WORK INSTRUCTIONS. Please list every widget that the weather-data notebook below creates, along with the default value each one is given.

EXTRACTED TEXT.
━━━
# Fetch Weather Data

This notebook fetches historical weather data from the Open-Meteo API
and loads it into a Delta table for use by the declarative pipeline.

In [None]:
# Get parameters from widgets
dbutils.widgets.text("catalog", "hive_metastore", "Catalog")
dbutils.widgets.text("schema", "default", "Schema")
dbutils.widgets.text("start_date", "2023-01-01", "Start Date")
dbutils.widgets.text("end_date", "2023-12-31", "End Date")

catalog = dbutils.widgets.get("catalog")
schema = dbutils.widgets.get("schema")
start_date = dbutils.widgets.get("start_date")
end_date = dbutils.widgets.get("end_date")

print(f"Catalog: {catalog}")
print(f"Schema: {schema}")
print(f"Date range: {start_date} to {end_date}")

In [None]:
# Set catalog and schema
spark.sql(f"USE CATALOG `{catalog}`")
spark.sql(f"USE SCHEMA `{schema}`")

In [None]:
import requests
import pandas as pd
from datetime import datetime, timedelta

# NYC coordinates
NYC_LATITUDE = 40.7128
NYC_LONGITUDE = -74.0060

# Open-Meteo Historical Weather API endpoint
ARCHIVE_API_URL = "https://archive-api.open-meteo.com/v1/archive"

# Weather variables to fetch
HOURLY_VARIABLES = [
    "temperature_2m",
    "relative_humidity_2m",
    "precipitation",
    "rain",
    "snowfall",
    "wind_speed_10m",
    "weather_code",
]

In [None]:
def fetch_weather_chunk(start: str, end: str) -> pd.DataFrame:
    """Fetch weather data for a date range."""
    params = {
        "latitude": NYC_LATITUDE,
        "longitude": NYC_LONGITUDE,
        "start_date": start,
        "end_date": end,
        "hourly": ",".join(HOURLY_VARIABLES),
        "timezone": "America/New_York",
    }
    
    response = requests.get(ARCHIVE_API_URL, params=params, timeout=30)
    response.raise_for_status()
    data = response.json()
    
    hourly = data["hourly"]
    
    return pd.DataFrame({
        "datetime": pd.to_datetime(hourly["time"]),
        "temperature_2m": hourly.get("temperature_2m"),
        "relative_humidity_2m": hourly.get("relative_humidity_2m"),
        "precipitation": hourly.get("precipitation"),
        "rain": hourly.get("rain"),
        "snowfall": hourly.get("snowfall"),
        "wind_speed_10m": hourly.get("wind_speed_10m"),
        "weather_code": hourly.get("weather_code"),
    })

In [None]:
# Fetch weather data in chunks to avoid API timeouts
print(f"Fetching weather data from {start_date} to {end_date}...")

start = datetime.strptime(start_date, "%Y-%m-%d")
end = datetime.strptime(end_date, "%Y-%m-%d")
━━━
DATASET EXCERPT.
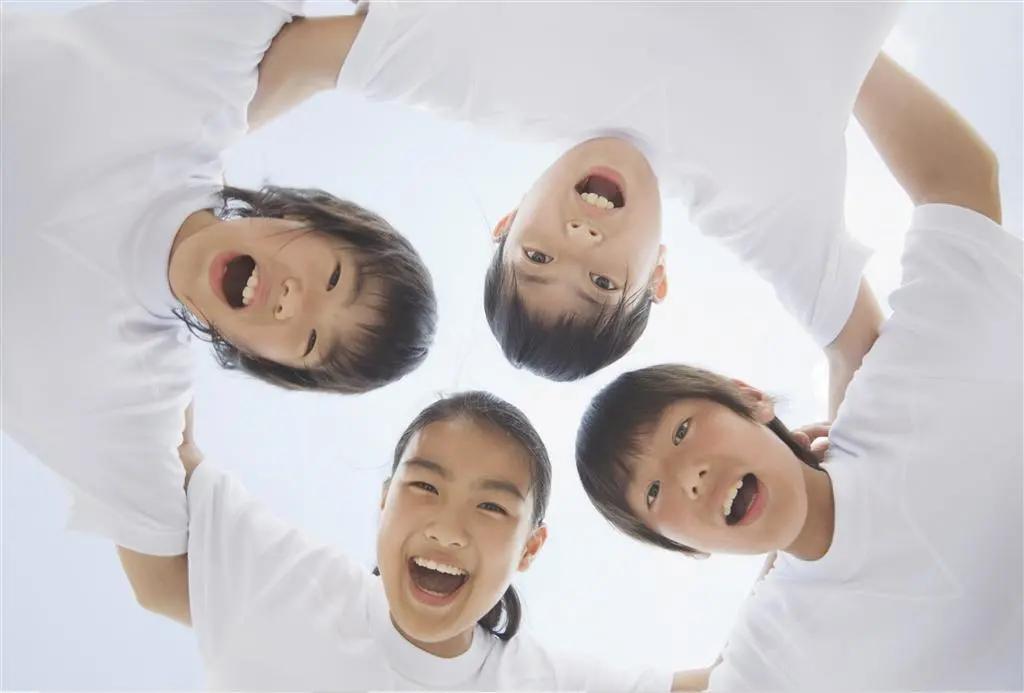 青少年减肥训练营封闭式江苏,少儿肥胖训练营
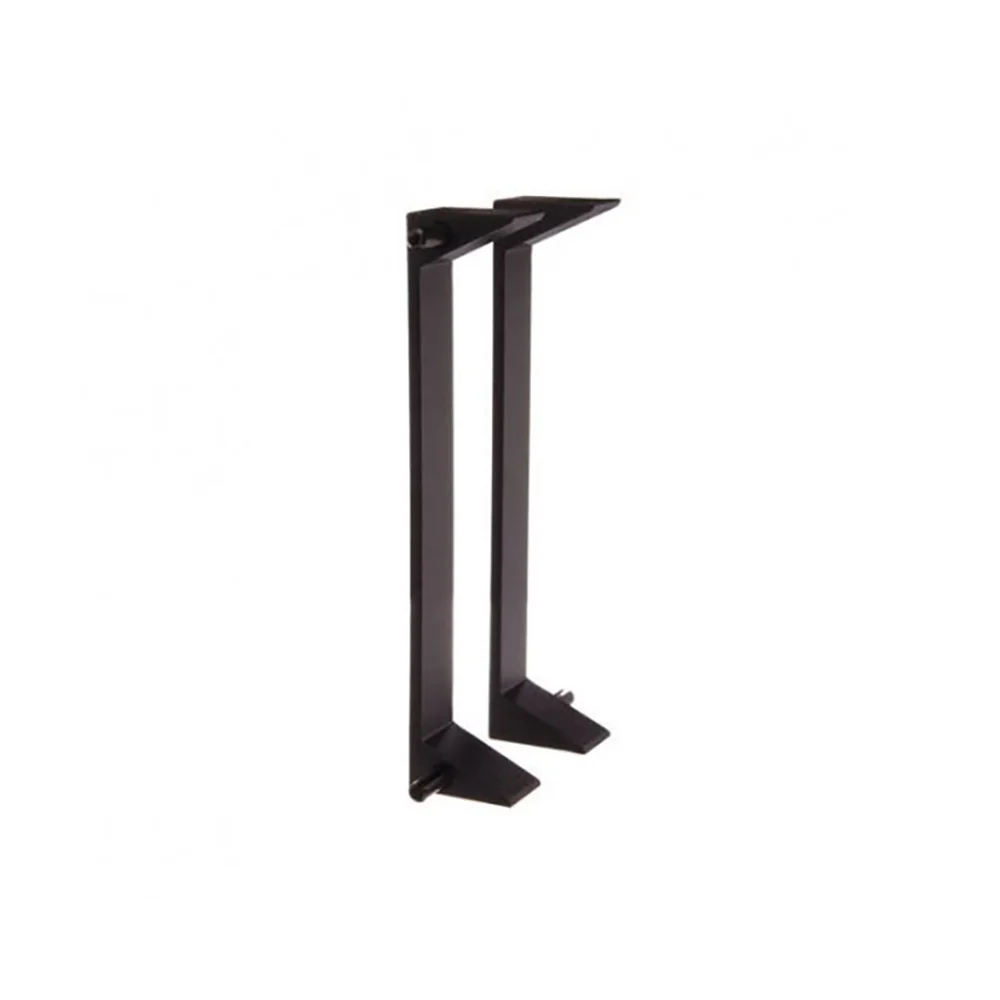 LOX Extension Lip To Suit ES20 and ES20M Electric Strike - Image 2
━━━
OUTPUT OF THE TASK.
- catalog: "hive_metastore"
- schema: "default"
- start_date: "2023-01-01"
- end_date: "2023-12-31"